El milagro del 155

El milagro del 155

Siempre he sostenido, y lo sigo haciendo, que los independentistas quieren la independencia. Negar a estas alturas semejante obviedad —después de leer sendas cartas de contestación de Puigdemont al requerimiento del Gobierno— es querer instalarse en la comodidad del autoengaño propio, del infantilismo político y social. Especialmente porque en el sinsentido separatista, que trasciende la mera ideología para alcanzar casi la categoría de religión, todo, absolutamente todo, queda supeditado a la consumación de la independencia sin importar el cómo, el cuándo ni siquiera el porqué. Si hay algo que el desafío separatista catalán ha dejado cristalino es precisamente esto. Incluso si el precio a pagar es que quienes están en la primera línea de fuego se sacrifiquen personalmente por la causa.

Puigdemont cree firmemente que es el elegido —no electo, por cierto— para llevar a término la declaración de independencia de la República de Cataluña pase lo que pase. El martirio, al fin y al cabo, es la distinción máxima para quien padece en carne propia las penalidades de defender sus creencias hasta las últimas consecuencias. No desistirá. No esperen que modifique su postura un milímetro, por esquizofrénica que parezca. No apelen, por tanto, a su capacidad de raciocinio, ni a la amenaza de las consecuencias, porque su motivación trasciende la ley, la institución a la que representa y hasta a sí mismo.

Nos guste o no, es obligatorio recordar que su designación trataba de sortear imprevistos en la hoja de ruta separatista pero sin olvidar que el verdadero potencial secesionista se concentra en los diputados independentistas que controlan el Parlamento catalán. O para ser más rigurosos, en los partidos que controlan la lealtad acérrima de esos diputados y el sentido de su voto. Siendo exquisitos, hoy por hoy, ese parlamento autonómico cuenta con una mayoría de adeptos, empeñados en la ruptura con España y la desconexión de Cataluña. Incluyendo a los que aun no siendo formaciones estrictamente independentistas, apelan al inexistente derecho a decidir para defender un referéndum pactado. No hay más alternativa, pues, que la aplicación de la ley para restablecer el orden constitucional malherido.

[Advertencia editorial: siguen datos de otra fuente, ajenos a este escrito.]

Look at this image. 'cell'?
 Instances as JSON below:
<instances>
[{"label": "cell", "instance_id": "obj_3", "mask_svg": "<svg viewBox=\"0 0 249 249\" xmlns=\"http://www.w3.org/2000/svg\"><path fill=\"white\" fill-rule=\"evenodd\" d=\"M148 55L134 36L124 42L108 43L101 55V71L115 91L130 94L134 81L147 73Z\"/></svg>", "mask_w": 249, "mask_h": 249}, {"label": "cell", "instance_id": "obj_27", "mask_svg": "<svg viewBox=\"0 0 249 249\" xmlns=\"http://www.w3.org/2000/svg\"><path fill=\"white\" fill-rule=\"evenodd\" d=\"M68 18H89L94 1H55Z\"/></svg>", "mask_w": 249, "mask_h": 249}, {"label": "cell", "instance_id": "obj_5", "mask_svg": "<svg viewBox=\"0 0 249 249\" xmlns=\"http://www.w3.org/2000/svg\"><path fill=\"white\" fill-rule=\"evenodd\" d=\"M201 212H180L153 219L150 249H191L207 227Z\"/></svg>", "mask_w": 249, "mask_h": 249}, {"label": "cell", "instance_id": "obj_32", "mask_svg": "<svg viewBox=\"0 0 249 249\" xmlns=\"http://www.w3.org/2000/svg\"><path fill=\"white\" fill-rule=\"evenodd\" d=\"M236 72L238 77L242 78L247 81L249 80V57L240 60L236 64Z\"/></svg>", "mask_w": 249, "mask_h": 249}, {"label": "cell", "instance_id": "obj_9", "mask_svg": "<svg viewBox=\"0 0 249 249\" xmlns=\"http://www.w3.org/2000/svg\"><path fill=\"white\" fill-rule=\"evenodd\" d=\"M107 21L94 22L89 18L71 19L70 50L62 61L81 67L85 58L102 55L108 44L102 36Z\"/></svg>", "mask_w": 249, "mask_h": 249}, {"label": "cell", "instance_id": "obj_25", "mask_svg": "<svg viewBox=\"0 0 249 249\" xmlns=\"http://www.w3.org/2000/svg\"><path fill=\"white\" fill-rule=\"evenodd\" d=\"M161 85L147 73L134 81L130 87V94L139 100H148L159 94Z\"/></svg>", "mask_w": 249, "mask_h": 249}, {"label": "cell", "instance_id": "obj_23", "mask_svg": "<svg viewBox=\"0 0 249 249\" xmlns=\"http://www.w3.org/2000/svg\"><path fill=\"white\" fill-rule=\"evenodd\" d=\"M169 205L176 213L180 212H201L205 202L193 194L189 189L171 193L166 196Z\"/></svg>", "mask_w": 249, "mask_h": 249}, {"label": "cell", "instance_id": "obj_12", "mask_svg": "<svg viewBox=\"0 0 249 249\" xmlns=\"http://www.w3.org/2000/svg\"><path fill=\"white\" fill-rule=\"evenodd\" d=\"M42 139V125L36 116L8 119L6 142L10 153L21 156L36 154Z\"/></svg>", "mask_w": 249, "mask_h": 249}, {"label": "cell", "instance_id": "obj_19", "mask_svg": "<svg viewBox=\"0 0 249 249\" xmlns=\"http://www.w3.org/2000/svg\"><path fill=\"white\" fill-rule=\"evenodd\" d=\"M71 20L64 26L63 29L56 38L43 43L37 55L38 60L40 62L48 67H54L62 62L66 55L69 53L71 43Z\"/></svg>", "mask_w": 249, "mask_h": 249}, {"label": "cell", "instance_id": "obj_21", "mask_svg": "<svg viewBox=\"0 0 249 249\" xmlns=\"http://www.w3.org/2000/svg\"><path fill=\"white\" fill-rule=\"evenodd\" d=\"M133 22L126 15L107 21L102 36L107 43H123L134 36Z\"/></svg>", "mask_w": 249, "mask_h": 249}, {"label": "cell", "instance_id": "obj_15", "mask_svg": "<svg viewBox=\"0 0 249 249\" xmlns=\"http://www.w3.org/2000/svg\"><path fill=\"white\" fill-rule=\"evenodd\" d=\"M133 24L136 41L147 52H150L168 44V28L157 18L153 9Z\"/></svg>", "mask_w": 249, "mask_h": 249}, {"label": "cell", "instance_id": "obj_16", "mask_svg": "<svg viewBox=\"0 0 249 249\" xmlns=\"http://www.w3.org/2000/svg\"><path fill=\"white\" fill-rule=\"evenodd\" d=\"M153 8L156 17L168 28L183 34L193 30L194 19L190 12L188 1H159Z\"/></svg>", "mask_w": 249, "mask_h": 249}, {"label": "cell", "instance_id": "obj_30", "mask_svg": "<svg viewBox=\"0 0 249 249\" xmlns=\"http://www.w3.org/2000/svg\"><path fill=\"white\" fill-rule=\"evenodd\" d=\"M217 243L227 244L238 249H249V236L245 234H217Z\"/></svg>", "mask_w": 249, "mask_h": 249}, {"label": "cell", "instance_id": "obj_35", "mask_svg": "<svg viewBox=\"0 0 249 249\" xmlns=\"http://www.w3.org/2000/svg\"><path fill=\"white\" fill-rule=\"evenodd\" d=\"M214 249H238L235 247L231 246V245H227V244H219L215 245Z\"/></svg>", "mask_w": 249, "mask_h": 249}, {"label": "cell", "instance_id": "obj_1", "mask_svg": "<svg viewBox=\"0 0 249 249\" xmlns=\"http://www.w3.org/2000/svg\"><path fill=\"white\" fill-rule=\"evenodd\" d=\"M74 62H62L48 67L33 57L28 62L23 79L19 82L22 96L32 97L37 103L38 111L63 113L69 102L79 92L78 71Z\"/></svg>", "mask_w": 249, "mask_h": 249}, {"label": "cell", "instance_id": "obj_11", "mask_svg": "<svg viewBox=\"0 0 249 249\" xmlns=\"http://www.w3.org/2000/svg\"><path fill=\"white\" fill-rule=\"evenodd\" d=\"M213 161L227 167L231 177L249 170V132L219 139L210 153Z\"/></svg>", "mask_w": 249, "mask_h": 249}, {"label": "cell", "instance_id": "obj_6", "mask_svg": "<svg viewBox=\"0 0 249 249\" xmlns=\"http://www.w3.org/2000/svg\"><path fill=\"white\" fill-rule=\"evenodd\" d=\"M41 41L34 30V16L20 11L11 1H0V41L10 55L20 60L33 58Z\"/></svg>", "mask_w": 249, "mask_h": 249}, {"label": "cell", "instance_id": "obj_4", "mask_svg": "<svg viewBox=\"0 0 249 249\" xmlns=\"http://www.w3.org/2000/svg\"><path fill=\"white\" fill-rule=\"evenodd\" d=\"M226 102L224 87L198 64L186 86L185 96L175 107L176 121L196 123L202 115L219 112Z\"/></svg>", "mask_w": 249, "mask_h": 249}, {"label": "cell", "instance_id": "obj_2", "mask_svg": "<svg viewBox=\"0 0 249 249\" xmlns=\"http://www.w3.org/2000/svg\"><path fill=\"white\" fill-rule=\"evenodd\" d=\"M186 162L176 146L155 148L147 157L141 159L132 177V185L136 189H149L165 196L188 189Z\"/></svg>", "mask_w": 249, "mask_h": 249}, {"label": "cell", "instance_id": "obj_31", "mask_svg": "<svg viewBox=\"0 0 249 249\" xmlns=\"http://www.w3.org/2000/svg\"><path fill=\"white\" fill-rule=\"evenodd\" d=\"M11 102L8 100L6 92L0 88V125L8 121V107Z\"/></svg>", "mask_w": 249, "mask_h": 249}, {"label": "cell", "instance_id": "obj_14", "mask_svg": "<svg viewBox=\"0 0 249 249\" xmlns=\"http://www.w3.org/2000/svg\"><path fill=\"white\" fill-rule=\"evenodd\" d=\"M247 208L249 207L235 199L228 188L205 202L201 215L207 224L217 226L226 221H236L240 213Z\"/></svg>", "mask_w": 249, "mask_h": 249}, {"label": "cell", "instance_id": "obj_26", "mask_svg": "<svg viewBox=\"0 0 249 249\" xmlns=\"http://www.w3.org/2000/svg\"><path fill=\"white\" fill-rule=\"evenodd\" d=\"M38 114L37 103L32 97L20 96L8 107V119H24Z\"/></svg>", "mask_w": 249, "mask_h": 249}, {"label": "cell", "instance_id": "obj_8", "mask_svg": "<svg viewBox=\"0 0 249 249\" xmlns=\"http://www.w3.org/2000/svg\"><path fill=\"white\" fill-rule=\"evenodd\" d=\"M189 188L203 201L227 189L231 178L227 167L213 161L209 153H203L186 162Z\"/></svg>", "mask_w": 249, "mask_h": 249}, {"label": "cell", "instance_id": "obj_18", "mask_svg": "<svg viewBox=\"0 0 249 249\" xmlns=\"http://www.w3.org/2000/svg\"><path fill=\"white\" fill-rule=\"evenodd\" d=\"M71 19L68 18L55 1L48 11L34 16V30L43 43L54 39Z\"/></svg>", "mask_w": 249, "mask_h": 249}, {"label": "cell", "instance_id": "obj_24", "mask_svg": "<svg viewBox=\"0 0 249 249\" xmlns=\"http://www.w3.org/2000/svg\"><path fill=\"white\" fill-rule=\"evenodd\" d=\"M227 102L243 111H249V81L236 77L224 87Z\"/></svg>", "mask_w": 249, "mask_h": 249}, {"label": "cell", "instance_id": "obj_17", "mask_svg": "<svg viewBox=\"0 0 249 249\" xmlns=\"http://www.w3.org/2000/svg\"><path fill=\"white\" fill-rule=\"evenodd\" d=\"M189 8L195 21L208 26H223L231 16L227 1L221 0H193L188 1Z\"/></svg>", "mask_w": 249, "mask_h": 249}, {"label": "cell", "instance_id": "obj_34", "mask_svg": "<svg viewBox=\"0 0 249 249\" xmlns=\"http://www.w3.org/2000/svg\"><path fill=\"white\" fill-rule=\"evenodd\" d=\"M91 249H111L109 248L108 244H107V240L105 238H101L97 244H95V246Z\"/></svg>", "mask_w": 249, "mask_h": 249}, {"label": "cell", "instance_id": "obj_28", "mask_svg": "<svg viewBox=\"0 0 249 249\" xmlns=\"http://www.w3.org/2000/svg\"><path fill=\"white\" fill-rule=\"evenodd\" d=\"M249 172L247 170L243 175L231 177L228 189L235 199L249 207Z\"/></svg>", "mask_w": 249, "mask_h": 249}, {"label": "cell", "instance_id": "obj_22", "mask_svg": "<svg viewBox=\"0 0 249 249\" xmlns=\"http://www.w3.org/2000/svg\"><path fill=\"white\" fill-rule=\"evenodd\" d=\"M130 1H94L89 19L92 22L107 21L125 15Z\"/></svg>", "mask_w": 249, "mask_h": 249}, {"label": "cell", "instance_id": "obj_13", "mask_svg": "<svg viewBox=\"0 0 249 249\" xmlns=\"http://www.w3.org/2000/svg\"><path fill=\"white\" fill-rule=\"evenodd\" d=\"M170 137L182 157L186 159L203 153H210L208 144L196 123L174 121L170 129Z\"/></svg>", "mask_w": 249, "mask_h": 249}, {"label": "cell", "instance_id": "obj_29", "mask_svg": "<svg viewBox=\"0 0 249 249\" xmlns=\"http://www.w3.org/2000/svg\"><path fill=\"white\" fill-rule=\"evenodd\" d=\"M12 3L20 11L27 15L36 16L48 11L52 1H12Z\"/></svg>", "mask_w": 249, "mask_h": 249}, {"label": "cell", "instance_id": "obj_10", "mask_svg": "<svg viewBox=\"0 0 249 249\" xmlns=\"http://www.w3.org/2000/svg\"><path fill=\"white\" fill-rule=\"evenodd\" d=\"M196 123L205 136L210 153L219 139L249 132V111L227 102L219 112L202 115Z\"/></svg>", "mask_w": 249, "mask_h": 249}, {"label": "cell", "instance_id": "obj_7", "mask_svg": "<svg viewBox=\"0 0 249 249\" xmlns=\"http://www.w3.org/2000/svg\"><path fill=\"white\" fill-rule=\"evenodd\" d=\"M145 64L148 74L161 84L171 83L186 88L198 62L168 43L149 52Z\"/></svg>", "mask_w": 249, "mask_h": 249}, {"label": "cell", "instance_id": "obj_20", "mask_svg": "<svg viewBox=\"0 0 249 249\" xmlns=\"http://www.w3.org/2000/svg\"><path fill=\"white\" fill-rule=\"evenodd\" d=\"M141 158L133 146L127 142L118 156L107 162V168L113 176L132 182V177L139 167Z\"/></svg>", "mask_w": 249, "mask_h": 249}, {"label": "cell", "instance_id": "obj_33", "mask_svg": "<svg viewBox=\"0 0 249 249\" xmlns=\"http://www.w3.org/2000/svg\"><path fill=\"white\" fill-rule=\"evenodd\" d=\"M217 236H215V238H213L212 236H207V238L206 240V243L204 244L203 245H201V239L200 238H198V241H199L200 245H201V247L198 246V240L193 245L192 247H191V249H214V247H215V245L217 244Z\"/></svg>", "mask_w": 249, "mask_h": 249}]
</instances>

Está claro que para muchos la esperanza se deposita en el 155 de la Constitución como si de agua bendita se tratase para un exorcismo. No puede fiarse tal milagro al 155. El mecanismo es lo que es, una medida extraordinaria —para corregir una circunstancia de desobediencia institucional y desacato al Estado de derecho— de doble sentido. Por una parte, y fundamentalmente, protección frente a las comunidades autónomas que aspiran a usurpar funciones propias de la soberanía del conjunto. Por otra, limitación al alcance intervencionista de un Gobierno central que, para defenderse de una amenaza golpista, anula temporalmente competencias autonómicas. No estresemos al Ejecutivo hasta el punto hacerle creer que tiene superpoderes con cargo al uno-cinco-cinco. Tampoco al hecho de que su aplicación garantice una solución definitiva a la aspiración independentista del separatismo catalán, por muchas elecciones que convoque. No olvidemos que, salvo reforma constitucional previa, o candidatura de coalición constitucionalista —improbable—, el escenario va a repetirse con otros protagonistas salvados de la quema pero los mismos actores. Y que el problema, simplemente, se aplace.